Guy Deutscher: Through the Language Glass

We are now halfway through this book and enjoying it very much, not least the malicious wit with which the author challenges received opinions in Linguistics.

On looking up the author’s background, it is clear that he has come to the study of language after a successful academic career in Mathematics, which is notoriously exigent in demanding evidence for any statement. He finds Linguistics lacking in academic rigour in this respect.

For example, it has been axiomatic in Linguistic studies that “all languages are equally complex”. When I learned this, I realised that the reason for this statement was to counter the popular opinion that technologically primitive people are cognitively and linguistically primitive.

However, it has been left to Deutscher to challenge this statement as a matter of fact.

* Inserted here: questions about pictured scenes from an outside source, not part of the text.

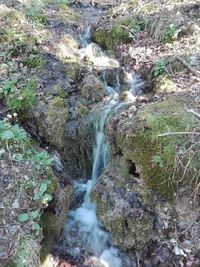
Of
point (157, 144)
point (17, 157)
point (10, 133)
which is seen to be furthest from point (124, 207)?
point (10, 133)

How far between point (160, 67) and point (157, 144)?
199cm

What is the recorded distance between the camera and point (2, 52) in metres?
6.05

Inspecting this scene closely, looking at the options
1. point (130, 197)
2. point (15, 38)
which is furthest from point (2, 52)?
point (130, 197)

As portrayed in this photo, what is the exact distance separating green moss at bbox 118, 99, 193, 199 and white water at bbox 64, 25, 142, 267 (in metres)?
0.85

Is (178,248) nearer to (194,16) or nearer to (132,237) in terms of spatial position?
(132,237)

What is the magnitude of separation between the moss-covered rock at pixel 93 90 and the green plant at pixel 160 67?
Answer: 0.93 metres

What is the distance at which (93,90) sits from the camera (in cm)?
551

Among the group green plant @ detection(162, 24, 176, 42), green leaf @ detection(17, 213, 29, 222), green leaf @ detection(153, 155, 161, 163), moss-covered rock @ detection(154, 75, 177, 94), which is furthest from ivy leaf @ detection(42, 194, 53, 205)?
green plant @ detection(162, 24, 176, 42)

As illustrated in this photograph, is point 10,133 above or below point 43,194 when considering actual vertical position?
above

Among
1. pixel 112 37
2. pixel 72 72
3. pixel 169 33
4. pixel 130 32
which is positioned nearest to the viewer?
pixel 72 72

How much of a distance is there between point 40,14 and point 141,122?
4.55 m

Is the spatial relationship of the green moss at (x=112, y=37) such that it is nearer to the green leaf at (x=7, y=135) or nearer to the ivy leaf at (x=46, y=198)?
the green leaf at (x=7, y=135)

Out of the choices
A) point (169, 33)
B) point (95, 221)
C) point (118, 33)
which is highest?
point (169, 33)

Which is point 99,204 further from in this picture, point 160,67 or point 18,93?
point 160,67
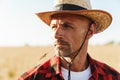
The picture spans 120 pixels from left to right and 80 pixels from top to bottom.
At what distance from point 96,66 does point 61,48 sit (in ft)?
2.77

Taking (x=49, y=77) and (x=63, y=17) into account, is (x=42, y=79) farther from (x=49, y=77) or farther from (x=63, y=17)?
(x=63, y=17)

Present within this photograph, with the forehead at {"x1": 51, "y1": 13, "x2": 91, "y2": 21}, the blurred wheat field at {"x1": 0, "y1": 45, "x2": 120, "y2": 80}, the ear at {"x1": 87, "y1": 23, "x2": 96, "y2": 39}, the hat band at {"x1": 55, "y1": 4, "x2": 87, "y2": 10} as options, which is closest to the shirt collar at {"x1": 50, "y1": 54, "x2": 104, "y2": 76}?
the ear at {"x1": 87, "y1": 23, "x2": 96, "y2": 39}

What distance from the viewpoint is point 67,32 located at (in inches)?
288

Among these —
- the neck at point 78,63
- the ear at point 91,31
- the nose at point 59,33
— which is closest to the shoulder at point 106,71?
the neck at point 78,63

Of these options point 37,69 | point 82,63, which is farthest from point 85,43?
point 37,69

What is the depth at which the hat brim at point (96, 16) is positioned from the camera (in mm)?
7453

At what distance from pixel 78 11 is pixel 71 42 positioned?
1.37 ft

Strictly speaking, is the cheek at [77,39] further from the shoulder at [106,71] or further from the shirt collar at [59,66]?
the shoulder at [106,71]

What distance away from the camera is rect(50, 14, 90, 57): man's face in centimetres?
719

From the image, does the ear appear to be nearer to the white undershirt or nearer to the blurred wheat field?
the white undershirt

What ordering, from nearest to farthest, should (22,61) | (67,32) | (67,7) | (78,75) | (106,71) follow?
1. (67,32)
2. (78,75)
3. (67,7)
4. (106,71)
5. (22,61)

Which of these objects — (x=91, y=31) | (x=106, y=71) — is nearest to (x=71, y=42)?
(x=91, y=31)

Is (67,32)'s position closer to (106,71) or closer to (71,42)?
(71,42)

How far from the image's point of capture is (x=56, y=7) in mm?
7586
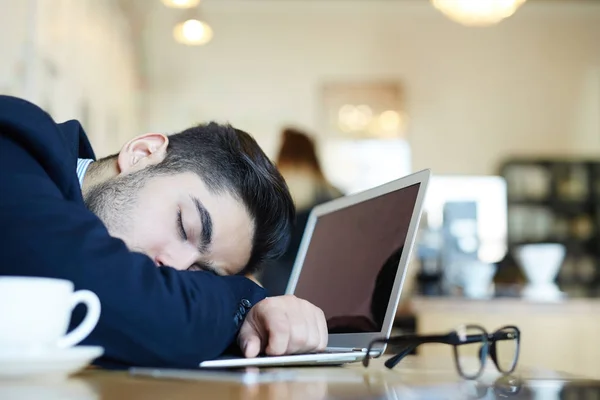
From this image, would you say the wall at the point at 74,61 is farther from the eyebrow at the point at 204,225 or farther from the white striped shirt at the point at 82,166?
the eyebrow at the point at 204,225

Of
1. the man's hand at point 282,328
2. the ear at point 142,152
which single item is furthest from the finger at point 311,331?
the ear at point 142,152

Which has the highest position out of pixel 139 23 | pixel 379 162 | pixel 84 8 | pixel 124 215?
pixel 139 23

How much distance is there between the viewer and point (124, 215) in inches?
36.5

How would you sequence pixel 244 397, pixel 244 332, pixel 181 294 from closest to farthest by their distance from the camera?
pixel 244 397 → pixel 181 294 → pixel 244 332

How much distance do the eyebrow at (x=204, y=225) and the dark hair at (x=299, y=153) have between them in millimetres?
2199

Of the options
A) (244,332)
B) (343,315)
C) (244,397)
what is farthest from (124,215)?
(244,397)

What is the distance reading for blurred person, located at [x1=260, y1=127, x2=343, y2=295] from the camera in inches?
107

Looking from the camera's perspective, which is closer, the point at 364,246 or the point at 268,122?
the point at 364,246

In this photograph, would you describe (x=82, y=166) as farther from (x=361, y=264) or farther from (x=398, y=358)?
(x=398, y=358)

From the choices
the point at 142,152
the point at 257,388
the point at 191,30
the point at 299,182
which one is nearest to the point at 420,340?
the point at 257,388

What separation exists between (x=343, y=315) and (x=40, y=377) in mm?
546

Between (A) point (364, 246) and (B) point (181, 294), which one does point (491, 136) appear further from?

He shows in this book that, not only is there no evidence from real languages for this statement, but there is no measure of complexity in language. Some languages are more complex than others at the morphological level – German, with its case and gender endings is more complex that English in this respect, for example. Which language is more complex at the level of the clause? No-one has done this research or attempted to produce a measure of complexity.

It seems that isolated languages spoken by few people are less complex phonologically than more widely used languages, clearly because people who know one another well cut down on the sounds for communication (by the force of linguistic destruction described in Deutscher’s previous book i.e. laziness). Otherwise the field is wide open for research.